In the late-1950s songwriter Burt Bacharach was happy if his tunes were picked up for the B-side of a record. He took a job as accompanist/musical director for the great actress/singer Marlene Dietrich & travelled the world’s great cities & theatres, arranging & conducting her concerts & recordings. When Bacharach, with lyricist Hal David, became the new benchmark for sophisticated popular music he continued to work with the international star. Bob Dylan recorded “Blowin’ in the Wind” for his 2nd LP “The Freewheelin’…” in 1963. The tune was adapted from a spiritual, the rhetorical lyrics a progression from his folk ballad style. Peter, Paul & whatshername put the song on the charts & it was immediately adopted as an anthem by supporters of civil liberties across the world.

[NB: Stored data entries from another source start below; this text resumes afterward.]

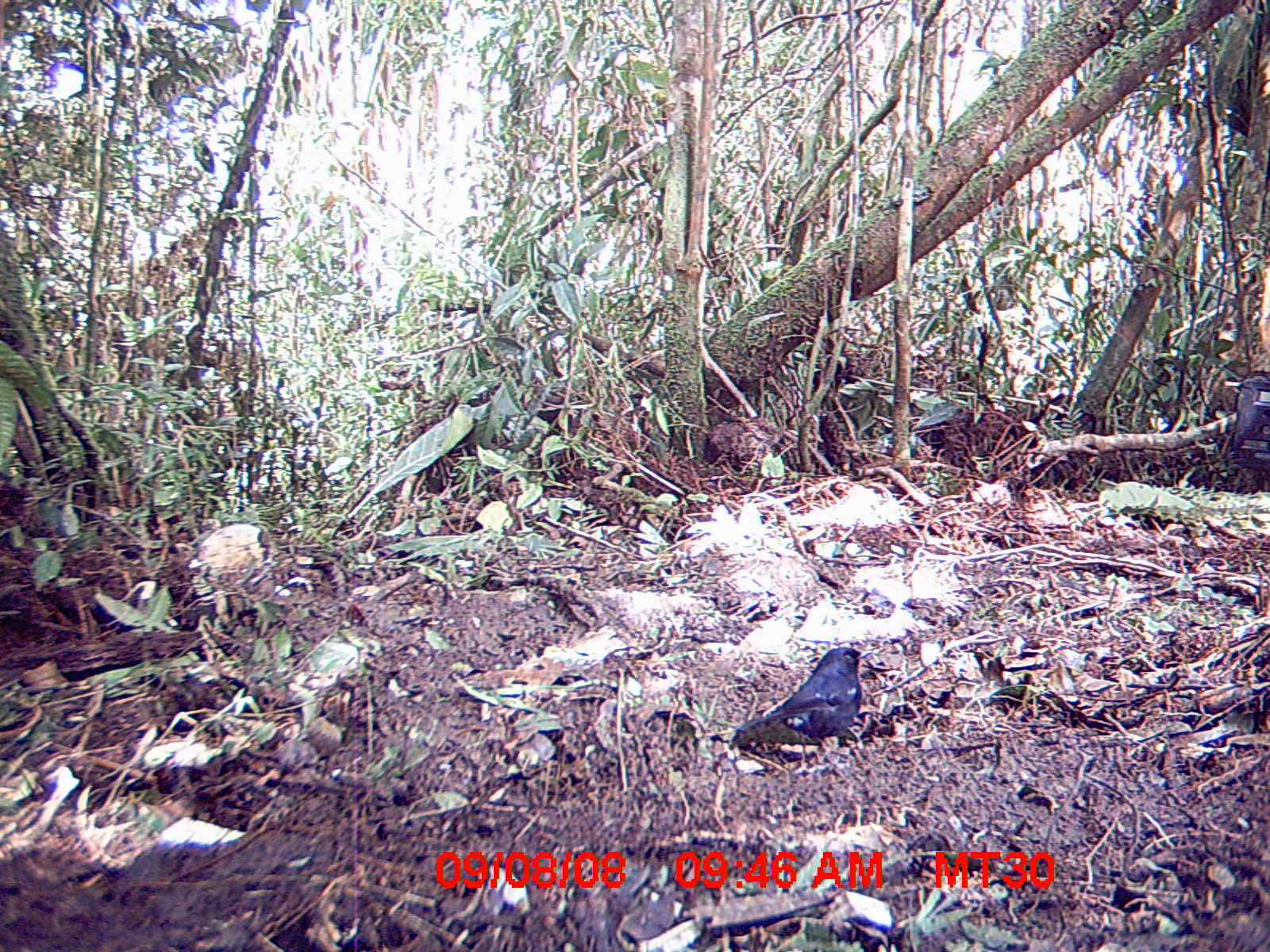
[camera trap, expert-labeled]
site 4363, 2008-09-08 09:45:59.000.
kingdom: Animalia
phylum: Chordata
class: Aves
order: Passeriformes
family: Muscicapidae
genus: Copsychus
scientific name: Copsychus albospecularis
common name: madagascar magpie-robin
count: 1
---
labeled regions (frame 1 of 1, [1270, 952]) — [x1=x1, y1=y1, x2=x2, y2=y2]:
copsychus albospecularis: [x1=709, y1=646, x2=876, y2=773]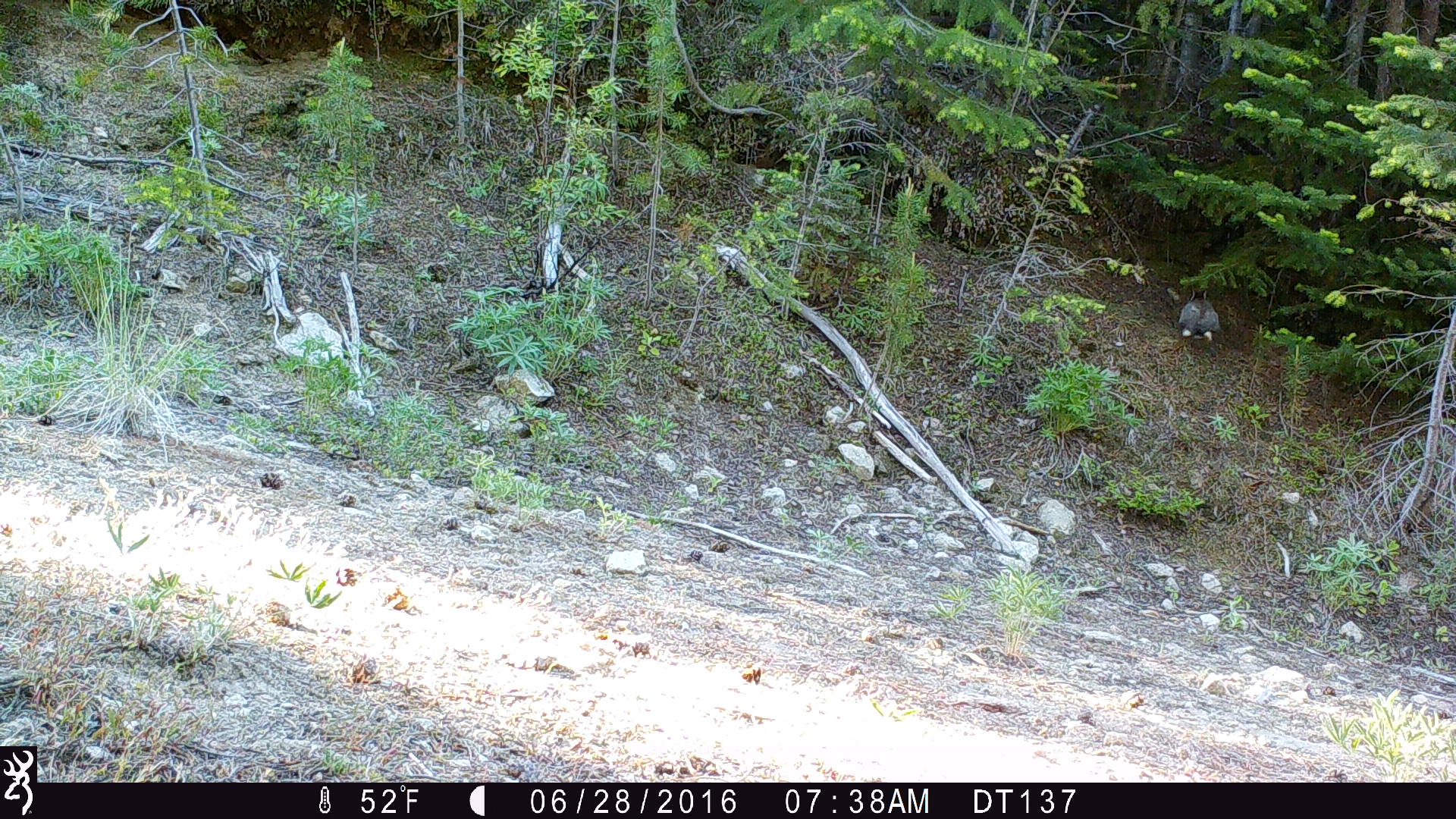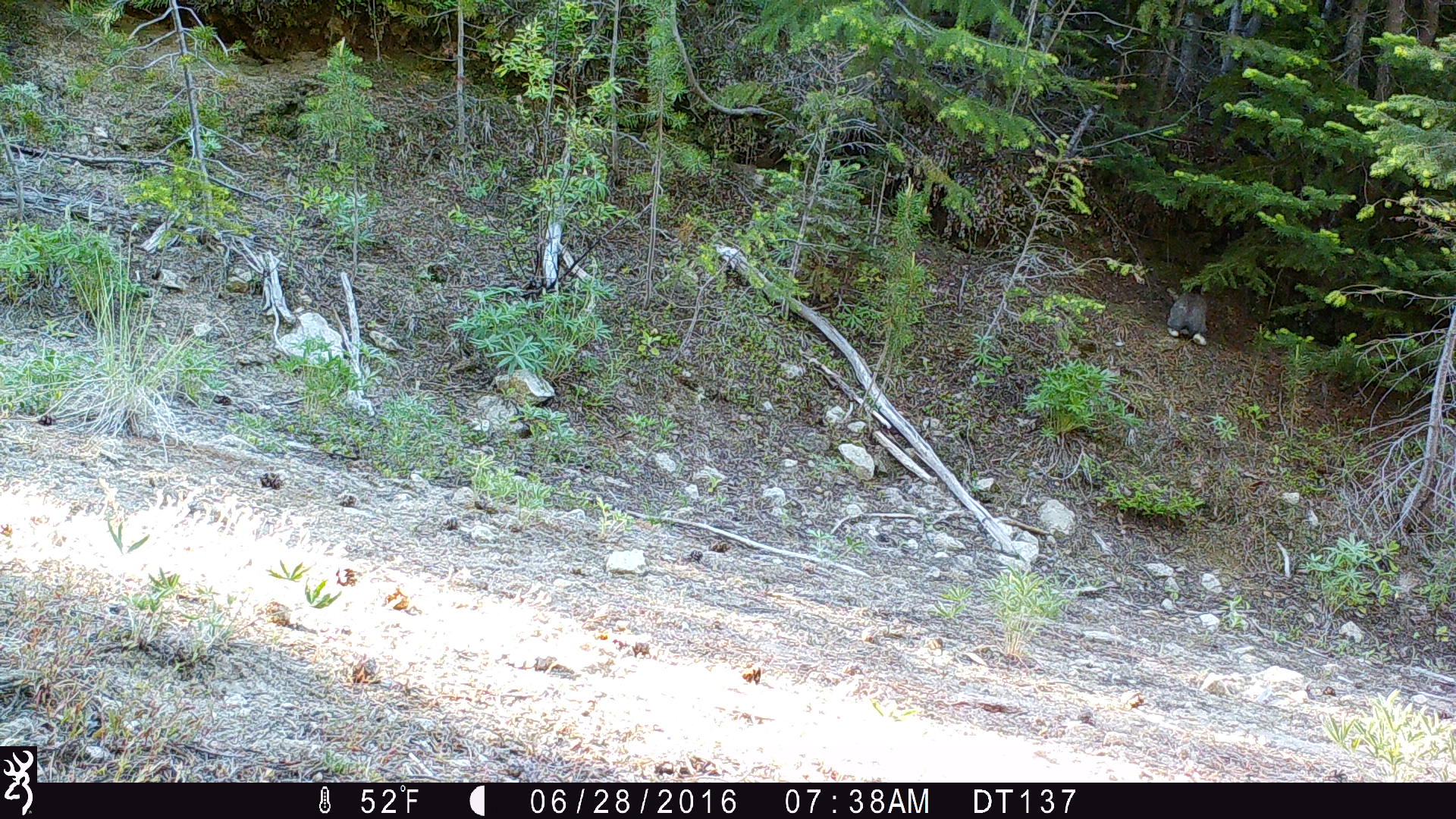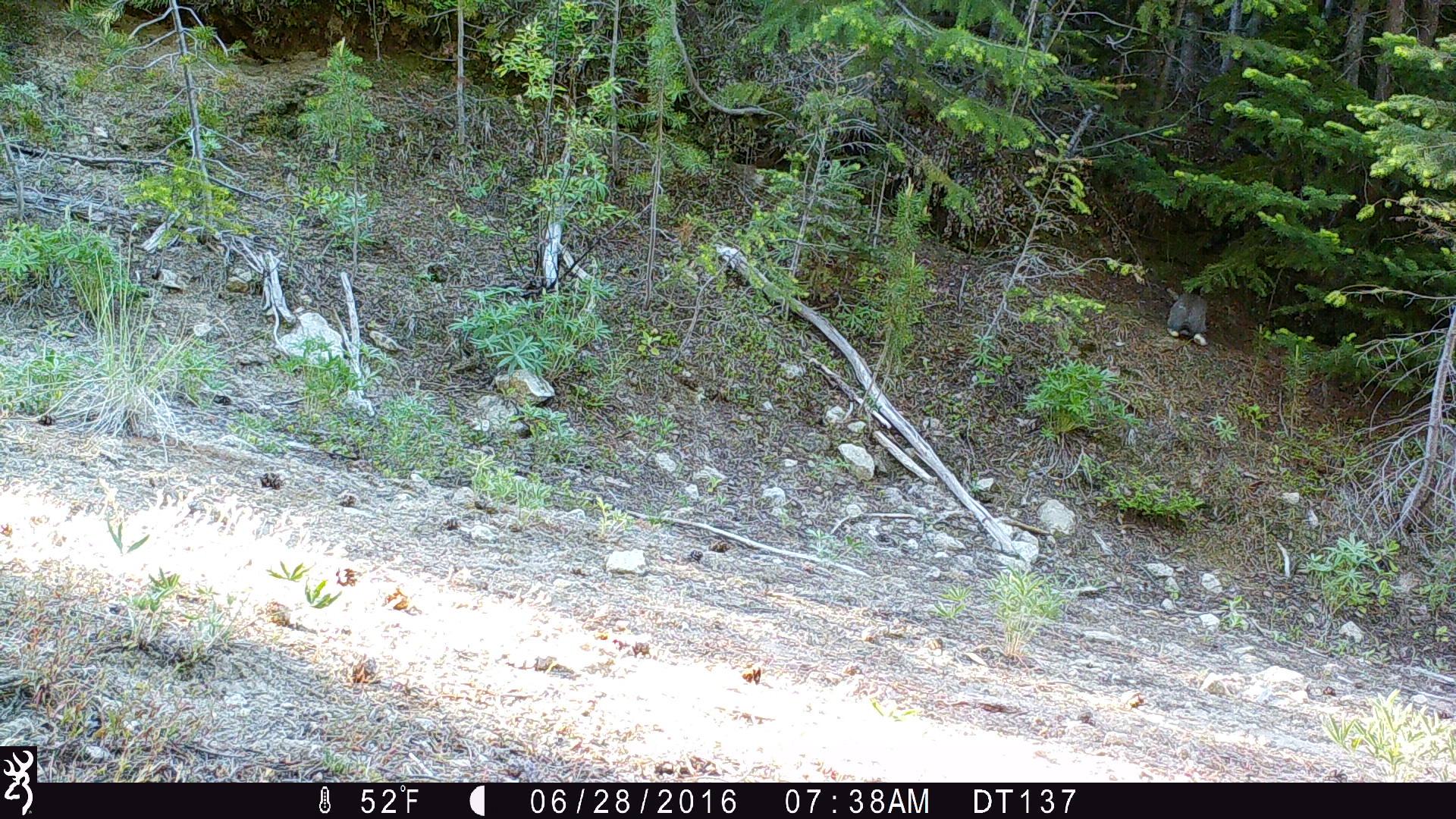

In 1964 Johnny Cash & Sam Cooke recorded their versions but Ms Dietrich had beaten them to it. Bacharach, looking to expand & contemporise her repertoire had recorded this cool, classy arrangement for a German version in 1963. In 1965, with Dylan all the rage it was re-released, this time in English. I like this take on the song, it reminds me of Nico. My good friend Paul Pj McCartney once remarked that there’s not enough Marlene around our computers & he was right. I do what I can.